* _Written instruction_
Return each of the records below word for word, leaving every line unchanged.

##### Exercise data #####

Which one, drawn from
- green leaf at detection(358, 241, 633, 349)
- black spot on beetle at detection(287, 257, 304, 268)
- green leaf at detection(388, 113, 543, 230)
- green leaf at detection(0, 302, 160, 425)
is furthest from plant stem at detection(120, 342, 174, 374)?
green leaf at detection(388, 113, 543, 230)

#####

* _Solution to the exercise_
Which one, drawn from
- green leaf at detection(358, 241, 633, 349)
- black spot on beetle at detection(287, 257, 304, 268)
- green leaf at detection(388, 113, 543, 230)
- green leaf at detection(0, 302, 160, 425)
is furthest from plant stem at detection(120, 342, 174, 374)?
green leaf at detection(388, 113, 543, 230)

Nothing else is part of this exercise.